(Extracted data)

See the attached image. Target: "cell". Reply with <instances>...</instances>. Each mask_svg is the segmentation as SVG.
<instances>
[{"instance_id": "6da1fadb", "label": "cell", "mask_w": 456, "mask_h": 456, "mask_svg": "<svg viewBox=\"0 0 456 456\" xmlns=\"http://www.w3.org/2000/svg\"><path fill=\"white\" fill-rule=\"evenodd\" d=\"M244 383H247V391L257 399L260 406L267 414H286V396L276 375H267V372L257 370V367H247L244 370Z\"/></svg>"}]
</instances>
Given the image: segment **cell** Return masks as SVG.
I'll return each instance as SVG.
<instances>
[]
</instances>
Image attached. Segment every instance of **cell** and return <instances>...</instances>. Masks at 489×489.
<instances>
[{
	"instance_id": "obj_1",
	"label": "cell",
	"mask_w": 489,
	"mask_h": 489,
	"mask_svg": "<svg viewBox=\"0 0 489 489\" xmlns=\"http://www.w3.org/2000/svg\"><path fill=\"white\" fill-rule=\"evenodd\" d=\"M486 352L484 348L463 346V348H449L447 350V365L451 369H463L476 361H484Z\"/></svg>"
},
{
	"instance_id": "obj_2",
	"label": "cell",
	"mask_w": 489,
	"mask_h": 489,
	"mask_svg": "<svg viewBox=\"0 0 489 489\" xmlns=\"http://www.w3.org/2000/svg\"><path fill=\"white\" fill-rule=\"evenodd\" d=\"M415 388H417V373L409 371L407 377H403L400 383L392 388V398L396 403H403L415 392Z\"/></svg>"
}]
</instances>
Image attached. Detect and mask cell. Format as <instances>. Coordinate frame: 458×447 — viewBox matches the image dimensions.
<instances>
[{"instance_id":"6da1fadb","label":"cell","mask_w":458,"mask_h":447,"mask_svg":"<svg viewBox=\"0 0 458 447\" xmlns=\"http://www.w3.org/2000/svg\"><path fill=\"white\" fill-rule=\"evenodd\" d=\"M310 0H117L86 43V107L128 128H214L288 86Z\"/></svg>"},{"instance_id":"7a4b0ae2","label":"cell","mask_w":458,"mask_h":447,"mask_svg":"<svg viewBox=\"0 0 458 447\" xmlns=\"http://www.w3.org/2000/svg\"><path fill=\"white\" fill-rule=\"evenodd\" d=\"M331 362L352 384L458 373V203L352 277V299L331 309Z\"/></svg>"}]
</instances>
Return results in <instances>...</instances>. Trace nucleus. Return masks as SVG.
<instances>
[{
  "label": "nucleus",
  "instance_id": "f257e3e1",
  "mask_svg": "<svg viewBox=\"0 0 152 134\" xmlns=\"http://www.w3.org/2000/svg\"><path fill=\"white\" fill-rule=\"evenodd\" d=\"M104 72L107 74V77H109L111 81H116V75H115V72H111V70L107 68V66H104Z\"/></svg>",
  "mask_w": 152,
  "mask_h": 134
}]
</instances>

EXERCISE » Reproduce the data verbatim from the line containing "Image attached. Detect" through the end, including both of those boundary lines.

TASK OUTPUT »
Image attached. Detect and mask cell. Format as <instances>. Coordinate frame: 458×447 — viewBox matches the image dimensions.
<instances>
[{"instance_id":"6da1fadb","label":"cell","mask_w":458,"mask_h":447,"mask_svg":"<svg viewBox=\"0 0 458 447\" xmlns=\"http://www.w3.org/2000/svg\"><path fill=\"white\" fill-rule=\"evenodd\" d=\"M310 0H117L86 43V107L128 128H214L288 86Z\"/></svg>"},{"instance_id":"7a4b0ae2","label":"cell","mask_w":458,"mask_h":447,"mask_svg":"<svg viewBox=\"0 0 458 447\" xmlns=\"http://www.w3.org/2000/svg\"><path fill=\"white\" fill-rule=\"evenodd\" d=\"M331 362L352 384L458 373V203L352 277V299L331 309Z\"/></svg>"}]
</instances>
Return results in <instances>...</instances>. Trace nucleus. Return masks as SVG.
<instances>
[{
  "label": "nucleus",
  "instance_id": "f257e3e1",
  "mask_svg": "<svg viewBox=\"0 0 152 134\" xmlns=\"http://www.w3.org/2000/svg\"><path fill=\"white\" fill-rule=\"evenodd\" d=\"M104 72L107 74V77H109L111 81H116V75H115V72H111V70L107 68V66H104Z\"/></svg>",
  "mask_w": 152,
  "mask_h": 134
}]
</instances>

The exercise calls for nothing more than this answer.